Answer these questions from the text on Achille Marozzo:
1. In what year and city was Opera Nova dell'Arte delle Armi published?
2. What kind of illustrations were used after the 1568 edition?
3. Under whom does Marozzo state he studied swordsmanship?
──────── Excerpt to read ────────
Achille Marozzo (1484–1553) was an Italian fencing master, one of the most important teachers in the Dardi or Bolognese tradition.

Marozzo was probably born in Bologna. His text Opera Nova dell'Arte delle Armi (roughly equivalent to "The New Text on the Art of Arms") was published in 1536 in Modena, dedicated to Count Rangoni, then reprinted several times all the way into the next century. It is considered one of the most important works about fencing in the 16th century. It exemplifies theory, sequences and techniques about combat with different weapons, such as:
- Sword and Small Buckler
- Sword and Broad Buckler
- Sword and Targa
- Sword and Dagger
- Sword and Cape
- Sword-Alone
- Sword and Rotella
- Large Dagger with and without Cape
- Sword for Two Hands
- Polearms (Lance, Ronca, Spetum, and Partisan)
- Unarmed against Dagger

He also includes a fairly comprehensive treatise on judicial dueling customs in Italy. The text was originally embellished with woodcuts, while after the 1568 edition, copperplate engravings were used.

Achille Marozzo states he studied swordsmanship under Guido Antonio Di Luca, about whom he says that "as many warriors came out of his school as did out of the Trojan horse". Later Bolognese fencing masters such as Viggiani and Dall'Agocchie may have been influenced by his work, if not directly studied under him.

Today, Marozzo's work is studied and researched by several historical fencing groups in different countries.
──────── Data entries ────────
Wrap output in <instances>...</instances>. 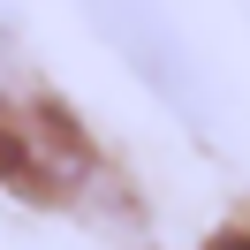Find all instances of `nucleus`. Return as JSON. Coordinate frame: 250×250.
Listing matches in <instances>:
<instances>
[{
    "label": "nucleus",
    "instance_id": "nucleus-2",
    "mask_svg": "<svg viewBox=\"0 0 250 250\" xmlns=\"http://www.w3.org/2000/svg\"><path fill=\"white\" fill-rule=\"evenodd\" d=\"M220 250H250V235H228V243H220Z\"/></svg>",
    "mask_w": 250,
    "mask_h": 250
},
{
    "label": "nucleus",
    "instance_id": "nucleus-1",
    "mask_svg": "<svg viewBox=\"0 0 250 250\" xmlns=\"http://www.w3.org/2000/svg\"><path fill=\"white\" fill-rule=\"evenodd\" d=\"M91 174V152L53 106H0V182L23 197H68Z\"/></svg>",
    "mask_w": 250,
    "mask_h": 250
}]
</instances>
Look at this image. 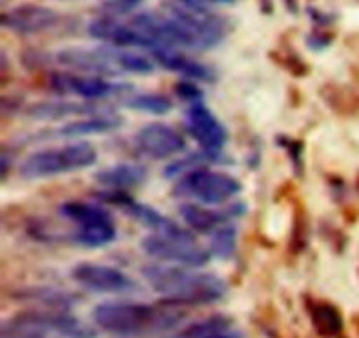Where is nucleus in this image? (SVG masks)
────────
→ **Result of the exercise**:
1. It was published in 1536 in Modena.
2. Copperplate engravings were used.
3. He studied under Guido Antonio Di Luca.